Pope Names 4 New Saints
Pope Benedict XVI named four new saints Sunday from France, Malta, the Netherlands and Poland at a ceremony in St. Peter's Square attended by several heads of state and thousands of faithful.
The presidents of Ireland, Malta, Poland and the Philippines attended the canonization Mass for the three priests and a nun, whom Benedict praised as models for Catholics to emulate.
"Let us be attracted by their example, let us be guided by their teachings," he told the crowd, which filled St. Peter's Square for the two-hour Mass despite rain.
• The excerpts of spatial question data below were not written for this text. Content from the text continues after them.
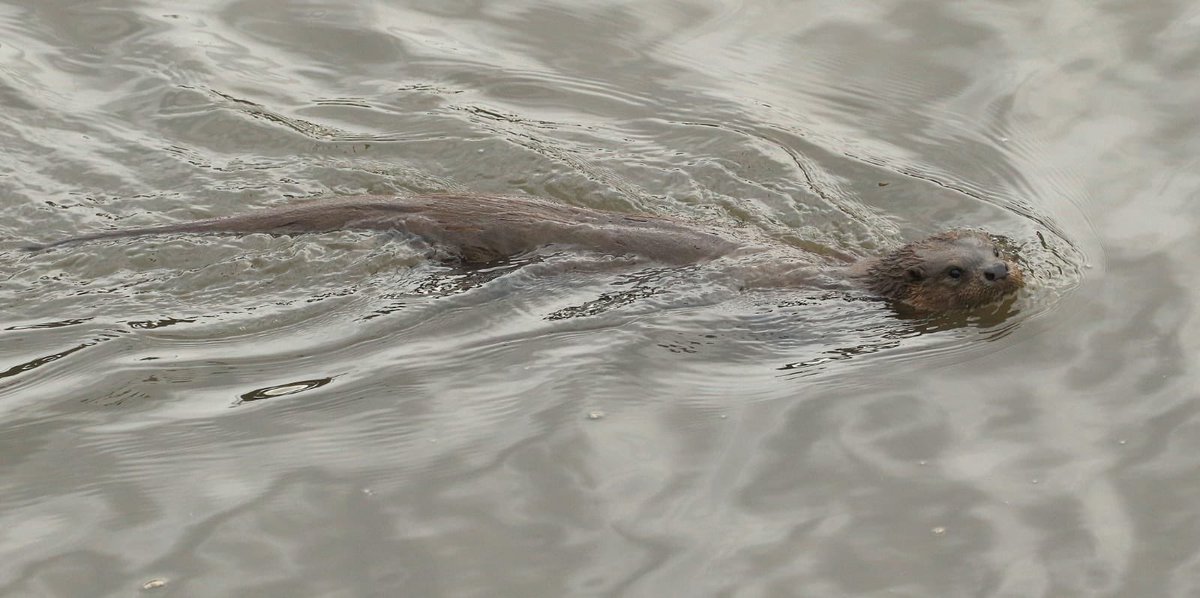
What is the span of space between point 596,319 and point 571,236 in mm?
442

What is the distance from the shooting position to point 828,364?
5027 mm

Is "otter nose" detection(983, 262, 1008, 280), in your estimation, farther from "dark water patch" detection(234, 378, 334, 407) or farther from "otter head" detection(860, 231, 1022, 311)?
"dark water patch" detection(234, 378, 334, 407)

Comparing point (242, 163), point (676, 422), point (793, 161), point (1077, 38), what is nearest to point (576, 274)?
point (676, 422)

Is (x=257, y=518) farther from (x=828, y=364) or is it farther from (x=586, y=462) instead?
(x=828, y=364)

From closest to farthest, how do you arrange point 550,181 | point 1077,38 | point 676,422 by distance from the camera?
point 676,422 → point 550,181 → point 1077,38

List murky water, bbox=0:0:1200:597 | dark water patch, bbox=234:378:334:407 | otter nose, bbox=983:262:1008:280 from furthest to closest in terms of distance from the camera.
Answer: otter nose, bbox=983:262:1008:280 < dark water patch, bbox=234:378:334:407 < murky water, bbox=0:0:1200:597

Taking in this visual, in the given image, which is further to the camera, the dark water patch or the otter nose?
the otter nose

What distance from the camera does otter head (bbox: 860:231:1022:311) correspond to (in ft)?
17.7

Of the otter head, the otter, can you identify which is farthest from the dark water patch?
the otter head

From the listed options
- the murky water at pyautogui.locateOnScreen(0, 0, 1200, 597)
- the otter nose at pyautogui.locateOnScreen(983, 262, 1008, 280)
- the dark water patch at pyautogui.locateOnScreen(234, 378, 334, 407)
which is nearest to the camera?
the murky water at pyautogui.locateOnScreen(0, 0, 1200, 597)

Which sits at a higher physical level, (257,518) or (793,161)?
(793,161)

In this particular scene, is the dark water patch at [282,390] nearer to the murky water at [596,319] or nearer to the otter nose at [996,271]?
the murky water at [596,319]

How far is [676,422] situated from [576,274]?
1125 mm

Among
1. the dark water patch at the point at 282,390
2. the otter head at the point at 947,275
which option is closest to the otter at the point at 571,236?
the otter head at the point at 947,275
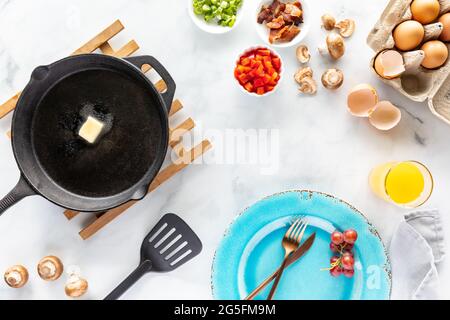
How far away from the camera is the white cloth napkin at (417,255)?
1173mm

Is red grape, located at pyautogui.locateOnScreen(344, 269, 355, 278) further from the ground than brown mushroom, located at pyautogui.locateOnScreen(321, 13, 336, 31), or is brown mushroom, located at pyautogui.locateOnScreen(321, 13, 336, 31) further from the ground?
brown mushroom, located at pyautogui.locateOnScreen(321, 13, 336, 31)

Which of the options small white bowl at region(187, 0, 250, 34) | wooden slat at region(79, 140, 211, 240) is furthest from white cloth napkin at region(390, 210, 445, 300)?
small white bowl at region(187, 0, 250, 34)

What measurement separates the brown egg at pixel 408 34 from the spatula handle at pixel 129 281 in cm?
72

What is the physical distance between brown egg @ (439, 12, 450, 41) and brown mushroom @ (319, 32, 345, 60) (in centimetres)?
20

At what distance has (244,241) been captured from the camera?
1.14 metres

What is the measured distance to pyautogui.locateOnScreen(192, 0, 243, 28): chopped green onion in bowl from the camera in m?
1.15

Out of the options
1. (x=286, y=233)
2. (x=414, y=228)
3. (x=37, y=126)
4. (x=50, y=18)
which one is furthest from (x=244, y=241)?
(x=50, y=18)

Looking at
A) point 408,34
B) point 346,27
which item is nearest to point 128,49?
point 346,27

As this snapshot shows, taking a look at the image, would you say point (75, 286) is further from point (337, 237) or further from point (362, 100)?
point (362, 100)

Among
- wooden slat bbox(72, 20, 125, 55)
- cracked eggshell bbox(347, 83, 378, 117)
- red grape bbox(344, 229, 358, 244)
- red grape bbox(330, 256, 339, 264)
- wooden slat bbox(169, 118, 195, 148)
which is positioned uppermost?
wooden slat bbox(72, 20, 125, 55)

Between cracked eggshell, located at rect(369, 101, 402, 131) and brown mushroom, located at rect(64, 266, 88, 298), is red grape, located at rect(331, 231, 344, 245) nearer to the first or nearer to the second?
cracked eggshell, located at rect(369, 101, 402, 131)

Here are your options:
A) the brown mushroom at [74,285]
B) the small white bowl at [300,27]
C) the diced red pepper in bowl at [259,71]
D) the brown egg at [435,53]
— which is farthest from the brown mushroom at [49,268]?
the brown egg at [435,53]

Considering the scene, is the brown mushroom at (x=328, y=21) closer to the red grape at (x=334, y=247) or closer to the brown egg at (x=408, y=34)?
the brown egg at (x=408, y=34)
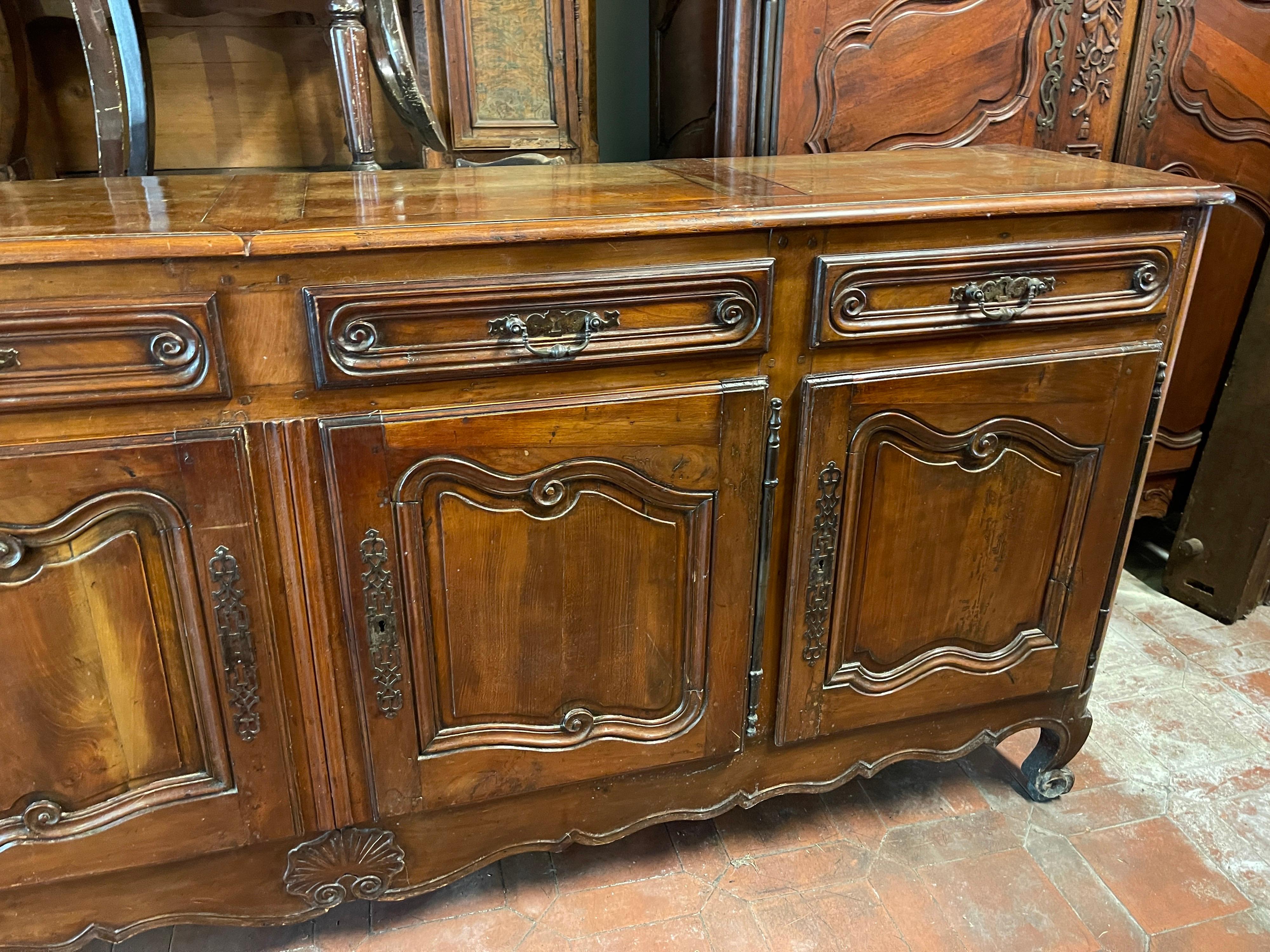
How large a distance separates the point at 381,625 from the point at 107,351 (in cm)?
47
Among those honored was Sister Marie Eugenie de Jesus Milleret, a French nun who in 1839 founded the Religious of the Assumption to educate young girls. Today, the order has 1,200 nuns in 170 communities around the world.
Philippine President Gloria Macapagal Arroyo attended the Mass because a young Philippine child who was diagnosed with severe brain damage affecting her sight was cured after praying to Sister Marie Eugenie — the miracle the Vatican needed to canonize the nun.
The child, who is now 12 and attends an Assumption school in the Philippines, was present at Sunday's Mass and was part of the offertory procession bringing gifts up to the pope.
"May the example of St. Marie Eugenie invite men and women of today to transmit to the young the values that will help them become strong adults ... May young people not be afraid to welcome these moral and spiritual values, to live them with patience and fidelity," Benedict said in honoring the new saint.